S3 (Simple Storage Service) - data object storage.

There are many dozens of other services provided by AWS.

DAG
DAG stands for Directed Acyclic Graph³. A DAG is a graph consisting of vertices (nodes) and edges (lines) were the edges connect the vertices.

starting from a single vertice
edges join each of the vertices (a graph)
in one single direction (directed)
with no cycling back to previously joined vertices (acylic)

data flow diagram
A data flow diagram¹⁷ (DFD) maps out the flow of information for any process or system.

data lake
A data lake is defined as a system or repository of data stored in its natural/raw format, usually object blobs or files.⁴

data pipeline
A data pipeline⁵ is a series of programs or tasks that transforms a set of input datasets into a set of output datasets, usually in the form of a DAG where each individual task is a vertice in the DAG and the edges define the path of execution.

The path of execution in the data pipeline DAG implicitly defines dependencies between tasks. If we have a simple graph A -> B -> C, where A, B, and C are tasks and -> defines the flow of execution, then C is dependent on B, meaning that B must complete successfully before C can be executed.

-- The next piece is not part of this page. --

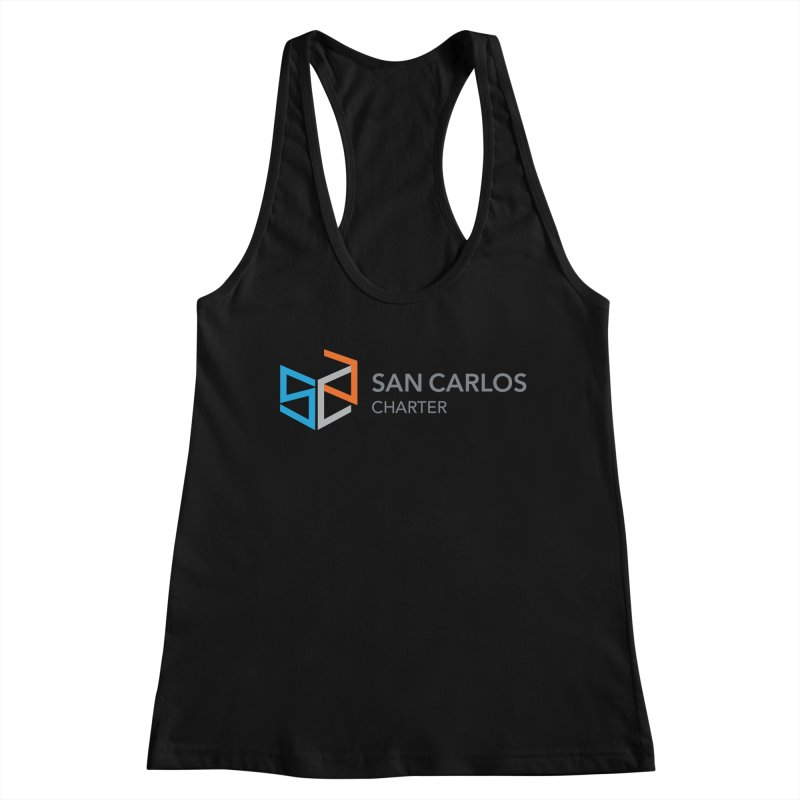 Women's None by San Carlos Charter Spirit Store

The phases of the data pipeline can be defined as follows:

Ingestion - Loading data from source system(s) into a data warehouse or data lake.
Transformation - Restructuring data into a format suitable for analytical processing (for example, transforming source tables into a star schema).
Presentation - Making transformed data available through BI Tools (e.g. Superset), APIs, or other tools.

data product
One definition of a data product is a reusable data asset, built to deliver a trusted dataset, for a specific purpose.⁶

In this class, we narrow the definition of a data product to be a dataset we create in a data pipeline for the specific purpose of creating reports or analytics.

data warehouse
A data warehouse⁷ is a database system that is dedicated to reporting and analysis. It is usually the core component of an organization’s analytical system. We will use a Postgres database for our data warehouse, but many organizations use the new breed of cloud data warehouses such as Snowflake, Big Query, and Redshift.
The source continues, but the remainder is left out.